Un dimanche humide de juillet

Publié le 7 Juillet 2021

En ce dimanche du 4 juillet, la météo est bien tourmentée, mais suivant l’adage : « celui qui regarde trop la météo……………………. », les responsables des sorties sont terrifiés à l’idée d’être qualifiés de (au choix) tire au flanc, pilier de bistrot, timorés etc, etc..

Le chef de cette sortie qui devait conduire le club au pic du Cagire, était dans cet état d’esprit,  et tout en actionnant ses essuie-glaces  pour se rendre sur le lieu du rendez-vous, tout en espérant secrètement n’y trouver personne, réfléchissait à la suite à pouvoir donner à cette journée.

Il pleuvait sur Saint Laurent, il était au rendez-vous et il y avait déjà du monde qui l’attendait. La discussion s’engagea donc pour élaborer un plan B. Pas question d’aller vers le Cagire, avec un ciel si bas, il faudrait  déjà monter le col de Menté dans le brouillard et  le subir toute la journée.

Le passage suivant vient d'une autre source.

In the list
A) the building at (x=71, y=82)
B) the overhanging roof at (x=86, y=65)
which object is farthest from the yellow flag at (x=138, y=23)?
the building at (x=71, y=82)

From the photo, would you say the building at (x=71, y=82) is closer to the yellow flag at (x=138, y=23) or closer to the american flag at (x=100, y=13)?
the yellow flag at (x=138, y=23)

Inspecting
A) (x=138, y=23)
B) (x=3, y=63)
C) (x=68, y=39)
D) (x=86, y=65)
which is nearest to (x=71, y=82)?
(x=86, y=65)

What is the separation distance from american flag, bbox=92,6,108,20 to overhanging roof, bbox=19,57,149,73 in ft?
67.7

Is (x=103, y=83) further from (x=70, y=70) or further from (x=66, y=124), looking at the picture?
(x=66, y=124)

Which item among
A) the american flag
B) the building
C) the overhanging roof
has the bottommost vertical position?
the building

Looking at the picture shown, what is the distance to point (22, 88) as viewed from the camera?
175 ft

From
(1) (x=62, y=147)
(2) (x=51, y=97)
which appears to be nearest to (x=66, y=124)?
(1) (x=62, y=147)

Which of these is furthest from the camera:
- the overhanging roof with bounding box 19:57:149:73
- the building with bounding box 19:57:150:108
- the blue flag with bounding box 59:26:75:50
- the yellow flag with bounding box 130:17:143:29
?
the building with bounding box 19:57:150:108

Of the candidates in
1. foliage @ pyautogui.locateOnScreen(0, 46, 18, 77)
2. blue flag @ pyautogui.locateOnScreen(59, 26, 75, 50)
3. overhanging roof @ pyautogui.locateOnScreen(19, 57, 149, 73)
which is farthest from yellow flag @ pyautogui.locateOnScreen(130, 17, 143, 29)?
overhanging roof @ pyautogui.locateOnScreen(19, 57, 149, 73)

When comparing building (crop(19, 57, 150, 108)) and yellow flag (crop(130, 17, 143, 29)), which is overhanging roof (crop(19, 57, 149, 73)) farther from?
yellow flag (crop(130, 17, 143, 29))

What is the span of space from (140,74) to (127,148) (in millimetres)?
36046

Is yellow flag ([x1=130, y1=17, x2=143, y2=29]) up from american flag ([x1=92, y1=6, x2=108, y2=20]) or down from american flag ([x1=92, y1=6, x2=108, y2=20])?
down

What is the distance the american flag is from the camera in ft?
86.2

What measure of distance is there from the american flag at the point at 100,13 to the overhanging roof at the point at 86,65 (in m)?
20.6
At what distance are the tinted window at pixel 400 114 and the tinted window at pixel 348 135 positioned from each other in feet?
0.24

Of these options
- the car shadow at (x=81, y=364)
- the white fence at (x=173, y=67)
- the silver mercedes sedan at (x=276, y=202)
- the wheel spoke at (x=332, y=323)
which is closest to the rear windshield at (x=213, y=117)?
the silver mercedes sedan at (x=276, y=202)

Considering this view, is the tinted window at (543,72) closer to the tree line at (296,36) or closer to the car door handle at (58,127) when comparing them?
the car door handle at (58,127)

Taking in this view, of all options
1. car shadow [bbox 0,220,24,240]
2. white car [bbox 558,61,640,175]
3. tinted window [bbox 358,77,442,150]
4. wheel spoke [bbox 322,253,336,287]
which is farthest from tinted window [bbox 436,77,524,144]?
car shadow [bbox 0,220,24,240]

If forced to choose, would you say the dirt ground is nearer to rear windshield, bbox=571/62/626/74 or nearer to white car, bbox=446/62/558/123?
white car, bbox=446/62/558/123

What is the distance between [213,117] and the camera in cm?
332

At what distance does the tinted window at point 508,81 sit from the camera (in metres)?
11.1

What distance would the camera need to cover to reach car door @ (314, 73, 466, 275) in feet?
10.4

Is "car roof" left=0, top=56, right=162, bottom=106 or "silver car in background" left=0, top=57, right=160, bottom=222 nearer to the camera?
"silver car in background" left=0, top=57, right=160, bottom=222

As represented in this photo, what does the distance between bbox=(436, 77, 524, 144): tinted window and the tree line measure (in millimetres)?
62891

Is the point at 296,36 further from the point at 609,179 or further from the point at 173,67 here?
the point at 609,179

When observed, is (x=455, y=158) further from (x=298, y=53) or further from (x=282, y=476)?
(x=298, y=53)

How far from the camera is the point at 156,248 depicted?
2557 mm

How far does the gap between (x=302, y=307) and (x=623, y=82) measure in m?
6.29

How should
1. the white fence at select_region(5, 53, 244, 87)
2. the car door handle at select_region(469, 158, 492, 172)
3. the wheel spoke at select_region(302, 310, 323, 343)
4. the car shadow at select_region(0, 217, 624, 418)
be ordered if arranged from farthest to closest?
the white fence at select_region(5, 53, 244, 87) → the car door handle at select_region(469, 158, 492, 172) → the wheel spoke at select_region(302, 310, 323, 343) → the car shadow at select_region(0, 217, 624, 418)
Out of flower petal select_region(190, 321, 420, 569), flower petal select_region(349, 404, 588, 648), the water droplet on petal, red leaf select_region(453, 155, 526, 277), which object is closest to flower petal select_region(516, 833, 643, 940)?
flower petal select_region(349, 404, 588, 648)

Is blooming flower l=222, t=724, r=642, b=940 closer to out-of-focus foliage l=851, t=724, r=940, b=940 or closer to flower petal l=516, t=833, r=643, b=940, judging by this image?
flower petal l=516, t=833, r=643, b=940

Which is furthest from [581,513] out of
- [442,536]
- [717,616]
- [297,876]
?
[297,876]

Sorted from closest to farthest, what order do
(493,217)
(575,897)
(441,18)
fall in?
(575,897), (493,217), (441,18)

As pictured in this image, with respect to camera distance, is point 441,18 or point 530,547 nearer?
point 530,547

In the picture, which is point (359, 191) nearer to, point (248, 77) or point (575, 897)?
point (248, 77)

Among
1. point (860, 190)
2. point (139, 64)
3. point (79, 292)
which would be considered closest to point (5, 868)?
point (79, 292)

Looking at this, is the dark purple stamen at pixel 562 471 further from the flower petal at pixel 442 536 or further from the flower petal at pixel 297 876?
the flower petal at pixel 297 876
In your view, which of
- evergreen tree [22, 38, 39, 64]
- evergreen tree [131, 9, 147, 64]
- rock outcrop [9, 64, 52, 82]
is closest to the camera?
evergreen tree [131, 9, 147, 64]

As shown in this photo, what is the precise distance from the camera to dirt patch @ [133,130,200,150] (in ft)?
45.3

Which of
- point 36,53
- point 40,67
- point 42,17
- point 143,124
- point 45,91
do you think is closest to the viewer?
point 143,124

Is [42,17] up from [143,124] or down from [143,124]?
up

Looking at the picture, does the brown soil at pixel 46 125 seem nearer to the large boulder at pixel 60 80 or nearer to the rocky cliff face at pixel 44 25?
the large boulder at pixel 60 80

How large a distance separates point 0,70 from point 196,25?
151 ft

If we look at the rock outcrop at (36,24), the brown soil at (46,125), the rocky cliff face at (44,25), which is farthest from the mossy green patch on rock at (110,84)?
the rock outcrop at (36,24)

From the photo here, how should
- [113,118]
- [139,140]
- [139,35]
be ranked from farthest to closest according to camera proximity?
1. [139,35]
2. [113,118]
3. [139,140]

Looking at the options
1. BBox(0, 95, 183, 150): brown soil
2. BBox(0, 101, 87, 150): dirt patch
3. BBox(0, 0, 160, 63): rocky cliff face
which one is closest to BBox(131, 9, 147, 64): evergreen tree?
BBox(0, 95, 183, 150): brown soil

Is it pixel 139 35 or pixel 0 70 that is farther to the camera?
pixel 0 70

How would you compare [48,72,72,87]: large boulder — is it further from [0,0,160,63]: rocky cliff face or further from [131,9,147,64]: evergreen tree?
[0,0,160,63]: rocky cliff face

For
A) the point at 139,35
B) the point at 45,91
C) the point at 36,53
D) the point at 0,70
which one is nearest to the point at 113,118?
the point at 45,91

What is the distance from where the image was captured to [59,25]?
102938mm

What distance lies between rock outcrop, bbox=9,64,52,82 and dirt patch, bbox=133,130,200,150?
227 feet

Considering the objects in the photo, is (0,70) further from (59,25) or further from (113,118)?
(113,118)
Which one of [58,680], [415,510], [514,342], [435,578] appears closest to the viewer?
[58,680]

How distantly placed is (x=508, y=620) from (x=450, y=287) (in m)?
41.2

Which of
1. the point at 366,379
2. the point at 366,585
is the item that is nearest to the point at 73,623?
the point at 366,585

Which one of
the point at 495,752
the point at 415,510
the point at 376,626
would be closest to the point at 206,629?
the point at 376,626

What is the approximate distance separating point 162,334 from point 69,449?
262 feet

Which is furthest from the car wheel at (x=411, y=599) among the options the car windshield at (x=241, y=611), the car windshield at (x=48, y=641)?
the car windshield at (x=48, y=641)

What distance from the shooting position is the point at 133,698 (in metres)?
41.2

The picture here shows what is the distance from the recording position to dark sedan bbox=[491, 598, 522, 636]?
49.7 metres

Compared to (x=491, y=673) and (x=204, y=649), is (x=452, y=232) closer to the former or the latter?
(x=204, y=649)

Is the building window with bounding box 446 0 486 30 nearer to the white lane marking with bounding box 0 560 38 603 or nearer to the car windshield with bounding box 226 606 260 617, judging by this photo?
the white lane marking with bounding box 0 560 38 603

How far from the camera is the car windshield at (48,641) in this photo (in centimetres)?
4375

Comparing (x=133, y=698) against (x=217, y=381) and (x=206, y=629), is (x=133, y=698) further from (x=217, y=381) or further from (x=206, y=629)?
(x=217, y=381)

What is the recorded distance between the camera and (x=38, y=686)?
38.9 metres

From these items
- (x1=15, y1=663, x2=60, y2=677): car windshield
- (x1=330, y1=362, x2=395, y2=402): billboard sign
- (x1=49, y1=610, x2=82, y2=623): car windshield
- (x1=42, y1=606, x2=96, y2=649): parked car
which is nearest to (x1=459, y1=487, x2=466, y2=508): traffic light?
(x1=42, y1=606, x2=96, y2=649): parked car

Plan B comme Bagnères de Luchon, propose le chef qui adore Luchon (sans doute un réflexe Freudien mal assouvi !), il est approuvé par sa petite troupe de 5 personnes totalement intrépides ou inconscientes. Certes, il ne pleut plus, mais le ciel est toujours aussi bas.

Nous faisons halte dans cette charmante petite ville bien calme en ce début de matinée, l’une de nos compagnes ayant eu une légère panne de réveil et n’ayant eu le temps de se restaurer, nous cherchons un café pour y déguster une légère collation et réfléchir à l’emploi de notre journée. Nous choisissons  un bar restaurant faisant référence dans son nom à un gentil plantigrade dont la présence dans les Pyrénées n’est pas désirée de tout le monde.  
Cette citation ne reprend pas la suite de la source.